## 作業内容
以下の本文のうち、「学校の教室で「新聞を作ろう」等々」から「そこで協力してくれた大人たちの真剣さだった。」までのすべてを、一字一句違えずに再掲してください。

## 本文
········

子ども達としっかり手をつないだお母さんは
さらに身を屈めて念を押した。

「いいね、わかったね?」

子ども達は素直に大きくうなづいている。

さて、ホームに地下鉄車両が入ってきた。
他のドアのところはいつも通り
降りる人乗る人がごちゃごちゃと押し合っていたのだが
この親子のところだけは
ホームの人たちが全員行儀よくドアの両側に並んで
電車から降りる人を通そうと待っていた。
電車から降りてきた人たちはいつもと勝手が違って
ちょっと戸惑いながらそそくさと歩いていく。
全員降りるのを待って
ホームの人達はその親子を先頭に地下鉄に乗り込んだ。

このとき親子と一緒に地下鉄に乗り込んだ人は
いつもよりずっとスムーズに気持ちよく乗れるじゃないかと思い
そして何か幸せな気持ちになって
次からもこうして乗ろうと思ったのではないか。

もしかしたらここから
今のような乗車マナーが広がって行ったのかもしれない。

また今から10年ほど前
子どもたちのためのワークショップをいくつかやったことがあった。
図書館で「調べ学習」
公民館で「面白科学実験」
学校の教室で「新聞を作ろう」等々
全くお金にならないことを
手間暇かけて準備して・手間暇かけて実施した。
子どもたちが
ホントに小さな子から高校生までそれぞれに
興味を持って喰いついてきてくれた。
なーにが本離れだ!
なーにが理科離れだ!
ホントはみんな、本も理科も何だって大好きじゃないか♪
さてそこで驚いたことは
子どもたちが興味を持ってくれたのはもちろん大きな喜びだったが
そこで協力してくれた大人たちの真剣さだった。
お金にもならないことに・自分の時間と労力を使って
真剣に子どもたちと向き合っていた。
真剣に子どもと向き合うことで
普段は「世の中」に流されて要領よく生きていても
理想なんかじゃなくて都合よく生きていても
できるだけ面倒とは関わらないで”なあなあ”で生きていても
子どもたちの真剣さにつられて
何か、忘れていた情熱を思い出すような
まあ、黒澤明の「生きる」みたいに
すぐに日常に戻るんだろうけどな、とは思いつつも
ちょと、じーんと来た。
たとえすぐにまた日常に戻っても
その人たちの中に
小さな星が光りだした、のではないか。

········

## 生データ
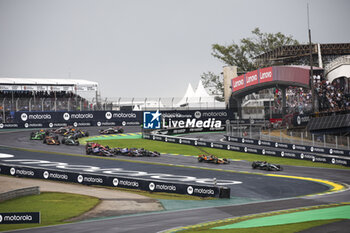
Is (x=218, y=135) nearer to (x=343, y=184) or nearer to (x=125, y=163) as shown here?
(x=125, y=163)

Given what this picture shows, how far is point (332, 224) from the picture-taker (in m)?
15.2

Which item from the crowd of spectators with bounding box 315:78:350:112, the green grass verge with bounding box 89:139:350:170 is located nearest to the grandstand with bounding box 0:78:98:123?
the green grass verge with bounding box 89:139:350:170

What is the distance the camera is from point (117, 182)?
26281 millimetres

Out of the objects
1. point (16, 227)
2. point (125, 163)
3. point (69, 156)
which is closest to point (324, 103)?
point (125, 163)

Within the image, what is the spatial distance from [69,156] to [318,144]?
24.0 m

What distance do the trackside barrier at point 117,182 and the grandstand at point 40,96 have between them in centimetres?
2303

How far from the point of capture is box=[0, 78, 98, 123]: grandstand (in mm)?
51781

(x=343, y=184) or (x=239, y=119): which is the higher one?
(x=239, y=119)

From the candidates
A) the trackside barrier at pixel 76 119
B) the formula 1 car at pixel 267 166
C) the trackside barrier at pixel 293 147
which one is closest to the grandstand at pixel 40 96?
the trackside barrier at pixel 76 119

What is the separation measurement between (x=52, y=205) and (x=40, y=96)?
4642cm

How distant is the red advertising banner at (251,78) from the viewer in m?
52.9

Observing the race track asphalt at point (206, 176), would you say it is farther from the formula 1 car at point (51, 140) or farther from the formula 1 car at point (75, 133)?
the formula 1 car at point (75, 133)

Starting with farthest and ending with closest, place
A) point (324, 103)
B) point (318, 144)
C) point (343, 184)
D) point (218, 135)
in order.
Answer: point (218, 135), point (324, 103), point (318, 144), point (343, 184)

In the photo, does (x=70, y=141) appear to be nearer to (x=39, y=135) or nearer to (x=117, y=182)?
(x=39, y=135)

········

## 解答
学校の教室で「新聞を作ろう」等々
全くお金にならないことを
手間暇かけて準備して・手間暇かけて実施した。
子どもたちが
ホントに小さな子から高校生までそれぞれに
興味を持って喰いついてきてくれた。
なーにが本離れだ!
なーにが理科離れだ!
ホントはみんな、本も理科も何だって大好きじゃないか♪
さてそこで驚いたことは
子どもたちが興味を持ってくれたのはもちろん大きな喜びだったが
そこで協力してくれた大人たちの真剣さだった。